Haacke's early works, such as Condensation Cube (1963/65), Live Airborne System (1965/68), Grass Grows (1967/69), and Circulation (1969) combined his interest in systems theory with a
conceptual art focus on "process" to examine ecological or
environmental "systems" (the climate of the gallery, the growth of
grass on a mound of dirt, etc.). These works can be viewed as part of the
general interest at that time among artists such as Michael Heizer, Robert
Smithson, Helen and Newton Harrison, and others, in "nature" as a
site at which to deploy various conceptual art strategies, and as a way to
escape the perceived limitations of the conventional "white cube" of
the gallery.[21] Here, the
transgressive power of the aesthetic is expressed in the desire for a more
comprehensive way to frame and analyze a particular location (the desert, the
eco-system, etc.). Further, the interest in "site specific" projects
functioned to challenge the immanence of the modernist art object. Robert
Irwin's light "sculptures", for example, raised the question of how
the specific location of a work, or the viewer's orientation towards it,
changed the work's perceptual "meaning". This concern is made even
more explicit in Adrian Piper's works during the early '70s, such as the
"Catalysis" series of site-specific performances (see her interview
here). As Piper wrote at the time, "I've been doing pieces the
significance and experience of which is defined as completely as possible by the
viewer's reaction and interpretation.

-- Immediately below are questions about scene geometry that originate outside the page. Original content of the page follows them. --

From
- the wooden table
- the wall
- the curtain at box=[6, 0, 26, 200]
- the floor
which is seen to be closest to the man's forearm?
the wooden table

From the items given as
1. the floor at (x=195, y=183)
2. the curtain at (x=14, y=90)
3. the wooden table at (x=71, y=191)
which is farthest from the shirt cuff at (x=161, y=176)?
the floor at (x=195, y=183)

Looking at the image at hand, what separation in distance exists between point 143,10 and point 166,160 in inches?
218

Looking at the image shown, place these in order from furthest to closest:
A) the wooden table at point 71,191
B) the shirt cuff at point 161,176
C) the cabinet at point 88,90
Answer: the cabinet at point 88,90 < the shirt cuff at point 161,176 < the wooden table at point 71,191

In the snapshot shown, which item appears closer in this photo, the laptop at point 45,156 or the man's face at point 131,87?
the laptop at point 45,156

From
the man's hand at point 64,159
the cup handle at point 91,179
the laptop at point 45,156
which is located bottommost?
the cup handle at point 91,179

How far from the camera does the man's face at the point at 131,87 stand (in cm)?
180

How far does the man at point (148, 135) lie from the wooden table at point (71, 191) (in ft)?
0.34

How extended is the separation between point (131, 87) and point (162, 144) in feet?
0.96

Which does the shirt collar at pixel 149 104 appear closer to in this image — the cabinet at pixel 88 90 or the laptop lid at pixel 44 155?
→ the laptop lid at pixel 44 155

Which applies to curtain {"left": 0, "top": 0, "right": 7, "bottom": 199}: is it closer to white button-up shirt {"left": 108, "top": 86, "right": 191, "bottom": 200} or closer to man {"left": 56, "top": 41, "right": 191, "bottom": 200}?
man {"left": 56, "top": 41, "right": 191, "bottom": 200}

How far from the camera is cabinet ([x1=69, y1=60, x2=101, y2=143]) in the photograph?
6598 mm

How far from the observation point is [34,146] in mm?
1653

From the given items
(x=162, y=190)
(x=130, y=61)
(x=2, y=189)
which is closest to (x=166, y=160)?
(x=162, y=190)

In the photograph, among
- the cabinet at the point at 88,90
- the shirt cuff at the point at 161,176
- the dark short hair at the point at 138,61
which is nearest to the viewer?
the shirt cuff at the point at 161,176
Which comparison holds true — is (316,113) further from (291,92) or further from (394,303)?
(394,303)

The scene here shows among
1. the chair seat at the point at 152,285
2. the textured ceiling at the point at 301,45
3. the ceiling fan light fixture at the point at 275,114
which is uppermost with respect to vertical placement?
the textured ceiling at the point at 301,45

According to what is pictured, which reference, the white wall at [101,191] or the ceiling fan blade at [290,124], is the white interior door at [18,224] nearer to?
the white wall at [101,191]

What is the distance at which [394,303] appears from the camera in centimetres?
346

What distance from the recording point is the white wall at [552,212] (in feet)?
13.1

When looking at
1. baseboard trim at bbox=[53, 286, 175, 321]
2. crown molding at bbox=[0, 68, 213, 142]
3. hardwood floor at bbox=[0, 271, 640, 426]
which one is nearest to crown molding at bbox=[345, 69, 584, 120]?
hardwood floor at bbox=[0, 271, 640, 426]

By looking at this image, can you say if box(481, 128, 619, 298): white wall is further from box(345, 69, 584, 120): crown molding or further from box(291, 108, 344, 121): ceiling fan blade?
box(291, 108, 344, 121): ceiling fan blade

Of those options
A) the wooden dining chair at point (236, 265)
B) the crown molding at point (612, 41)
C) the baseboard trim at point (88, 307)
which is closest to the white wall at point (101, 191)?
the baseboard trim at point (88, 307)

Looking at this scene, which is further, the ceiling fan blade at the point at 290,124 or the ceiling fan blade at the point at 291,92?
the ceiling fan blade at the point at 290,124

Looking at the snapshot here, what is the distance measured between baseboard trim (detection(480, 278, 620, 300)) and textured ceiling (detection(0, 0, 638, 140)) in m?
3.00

Ideally the work has no meaning or
independent existence outside of its function as a medium of change; it exists
only as a catalytic agent between myself and the viewer."[22]
Dan Graham's video, installation, and performance works during this period
provide another example of the interest in what might be termed the spatial
politics of the spectator or viewer.[23]
In
these works aesthetic knowledge transgresses existing boundaries and categories
(the verities of traditional aesthetic epistemology that posits the art object
as the repository of an immanent and non-contingent meaning). However, if one
is willing to question the way in which the physical environment, location, or
orientation of the viewer changes the meaning of a piece, why not expand that
inquiry to include the way in which the viewer's social "location"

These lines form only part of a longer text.